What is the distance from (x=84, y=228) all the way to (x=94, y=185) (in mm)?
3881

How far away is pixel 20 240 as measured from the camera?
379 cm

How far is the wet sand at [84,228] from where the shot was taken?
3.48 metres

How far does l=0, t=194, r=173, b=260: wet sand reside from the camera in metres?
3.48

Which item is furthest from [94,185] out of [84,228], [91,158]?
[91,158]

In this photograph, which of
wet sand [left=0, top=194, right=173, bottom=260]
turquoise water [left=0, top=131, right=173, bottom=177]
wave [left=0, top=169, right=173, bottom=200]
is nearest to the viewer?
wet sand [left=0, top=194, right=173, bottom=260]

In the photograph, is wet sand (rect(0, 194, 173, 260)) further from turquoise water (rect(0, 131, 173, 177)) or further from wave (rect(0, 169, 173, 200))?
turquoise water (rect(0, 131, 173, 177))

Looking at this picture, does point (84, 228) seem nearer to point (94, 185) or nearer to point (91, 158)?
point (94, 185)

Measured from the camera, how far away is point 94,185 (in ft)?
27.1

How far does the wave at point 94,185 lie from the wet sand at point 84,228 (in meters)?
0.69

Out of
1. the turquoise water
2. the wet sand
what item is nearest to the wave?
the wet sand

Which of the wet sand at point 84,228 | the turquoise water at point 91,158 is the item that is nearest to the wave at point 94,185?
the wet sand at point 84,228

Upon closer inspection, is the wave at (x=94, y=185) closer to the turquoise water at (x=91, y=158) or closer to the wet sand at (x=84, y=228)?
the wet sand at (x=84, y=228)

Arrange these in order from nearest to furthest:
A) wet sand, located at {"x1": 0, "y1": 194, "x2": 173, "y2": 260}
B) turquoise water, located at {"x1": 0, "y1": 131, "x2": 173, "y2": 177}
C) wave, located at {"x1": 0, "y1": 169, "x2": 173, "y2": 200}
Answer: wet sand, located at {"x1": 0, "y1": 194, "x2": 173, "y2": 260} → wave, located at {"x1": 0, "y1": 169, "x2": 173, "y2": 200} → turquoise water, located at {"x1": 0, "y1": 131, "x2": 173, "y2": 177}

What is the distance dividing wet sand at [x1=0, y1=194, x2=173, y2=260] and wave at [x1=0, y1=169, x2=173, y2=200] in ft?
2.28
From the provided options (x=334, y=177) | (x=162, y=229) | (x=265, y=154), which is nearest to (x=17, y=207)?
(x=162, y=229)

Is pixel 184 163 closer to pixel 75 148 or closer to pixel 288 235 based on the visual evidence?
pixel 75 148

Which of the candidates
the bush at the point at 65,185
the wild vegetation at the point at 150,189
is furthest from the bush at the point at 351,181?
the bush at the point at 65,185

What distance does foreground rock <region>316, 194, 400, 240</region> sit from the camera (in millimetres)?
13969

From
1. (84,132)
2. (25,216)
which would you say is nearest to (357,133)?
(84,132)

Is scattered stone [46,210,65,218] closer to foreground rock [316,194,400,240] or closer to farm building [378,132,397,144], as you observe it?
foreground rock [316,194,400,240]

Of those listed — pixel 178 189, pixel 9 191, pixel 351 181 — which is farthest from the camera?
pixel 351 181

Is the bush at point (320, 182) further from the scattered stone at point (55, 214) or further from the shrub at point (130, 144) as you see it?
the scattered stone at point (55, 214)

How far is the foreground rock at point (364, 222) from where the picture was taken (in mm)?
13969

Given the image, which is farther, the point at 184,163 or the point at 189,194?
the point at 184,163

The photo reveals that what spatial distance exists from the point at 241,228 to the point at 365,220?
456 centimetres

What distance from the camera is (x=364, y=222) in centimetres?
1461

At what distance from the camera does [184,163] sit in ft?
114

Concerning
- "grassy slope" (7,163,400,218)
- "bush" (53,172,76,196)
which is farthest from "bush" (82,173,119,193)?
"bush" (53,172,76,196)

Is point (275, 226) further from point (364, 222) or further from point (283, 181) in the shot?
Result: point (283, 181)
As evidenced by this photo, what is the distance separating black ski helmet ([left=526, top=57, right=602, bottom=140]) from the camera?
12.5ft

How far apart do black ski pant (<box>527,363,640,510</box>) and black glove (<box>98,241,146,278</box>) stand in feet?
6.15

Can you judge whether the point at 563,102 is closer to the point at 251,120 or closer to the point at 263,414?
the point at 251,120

━━━━━━━━━━

● **Written task**
Could you output all of the lines above, from first to last, word for word with nothing changed?

● **Output of the exercise**
What is the distance from (x=84, y=228) all the way to (x=94, y=185) (in mm)?
3881

How far away is pixel 20 240 as measured from the camera?
379 cm

How far is the wet sand at [84,228] from where the shot was taken?
3.48 metres

How far does l=0, t=194, r=173, b=260: wet sand reside from the camera in metres?
3.48

Which item is furthest from [94,185] out of [84,228], [91,158]?
[91,158]

In this photograph, which of
wet sand [left=0, top=194, right=173, bottom=260]
turquoise water [left=0, top=131, right=173, bottom=177]
wave [left=0, top=169, right=173, bottom=200]
is nearest to the viewer?
wet sand [left=0, top=194, right=173, bottom=260]

In the photograph, is wet sand (rect(0, 194, 173, 260)) further from turquoise water (rect(0, 131, 173, 177)) or further from wave (rect(0, 169, 173, 200))?
turquoise water (rect(0, 131, 173, 177))

Looking at this picture, does point (84, 228) seem nearer to point (94, 185) or nearer to point (91, 158)?
point (94, 185)

Measured from the camera, how far away is point 94,185 (in ft)?
27.1

How far does the wave at point 94,185 lie from the wet sand at point 84,228 (in meters)?
0.69

Out of
1. the turquoise water
2. the wet sand
what item is nearest to the wave?
the wet sand

Which of the wet sand at point 84,228 | the turquoise water at point 91,158 is the item that is nearest to the wave at point 94,185?
the wet sand at point 84,228

Upon closer inspection, is the wave at (x=94, y=185) closer to the turquoise water at (x=91, y=158) or closer to the wet sand at (x=84, y=228)?
the wet sand at (x=84, y=228)

Arrange these in order from nearest to furthest:
A) wet sand, located at {"x1": 0, "y1": 194, "x2": 173, "y2": 260}
B) turquoise water, located at {"x1": 0, "y1": 131, "x2": 173, "y2": 177}
C) wave, located at {"x1": 0, "y1": 169, "x2": 173, "y2": 200}
Answer: wet sand, located at {"x1": 0, "y1": 194, "x2": 173, "y2": 260} → wave, located at {"x1": 0, "y1": 169, "x2": 173, "y2": 200} → turquoise water, located at {"x1": 0, "y1": 131, "x2": 173, "y2": 177}

What is the distance dividing wet sand at [x1=0, y1=194, x2=173, y2=260] and wave at [x1=0, y1=169, x2=173, y2=200] in ft?
2.28
From the provided options (x=334, y=177) | (x=162, y=229) | (x=265, y=154), which is nearest to (x=17, y=207)?
(x=162, y=229)

Is pixel 184 163 closer to pixel 75 148 or closer to pixel 288 235 based on the visual evidence?
pixel 75 148

Which of the candidates
the bush at the point at 65,185
the wild vegetation at the point at 150,189
is furthest from the bush at the point at 351,181?
the bush at the point at 65,185

What distance does foreground rock <region>316, 194, 400, 240</region> sit from the camera (in millimetres)?
13969

From
1. (84,132)
2. (25,216)
which would you say is nearest to (357,133)?
(84,132)

Is scattered stone [46,210,65,218] closer to foreground rock [316,194,400,240] or closer to farm building [378,132,397,144], as you observe it?
foreground rock [316,194,400,240]

Of those listed — pixel 178 189, pixel 9 191, pixel 351 181 — which is farthest from the camera?
pixel 351 181

Is the bush at point (320, 182) further from the scattered stone at point (55, 214) or further from the shrub at point (130, 144) as you see it?
the scattered stone at point (55, 214)

How far is the foreground rock at point (364, 222) from where the picture was taken (in mm)?
13969

Given the image, which is farther, the point at 184,163 or the point at 189,194?
the point at 184,163

The photo reveals that what spatial distance exists from the point at 241,228 to the point at 365,220?
456 centimetres

What distance from the camera is (x=364, y=222) in centimetres?
1461

At what distance from the camera does [184,163] sit in ft?
114

Concerning
- "grassy slope" (7,163,400,218)
- "bush" (53,172,76,196)
which is farthest from "bush" (82,173,119,193)?
"bush" (53,172,76,196)

Is point (275, 226) further from point (364, 222) or further from point (283, 181) in the shot?
Result: point (283, 181)
As evidenced by this photo, what is the distance separating black ski helmet ([left=526, top=57, right=602, bottom=140]) from the camera?
12.5ft

How far apart do black ski pant (<box>527,363,640,510</box>) and black glove (<box>98,241,146,278</box>) stand in feet?
6.15

Can you judge whether the point at 563,102 is closer to the point at 251,120 or closer to the point at 263,414?
the point at 251,120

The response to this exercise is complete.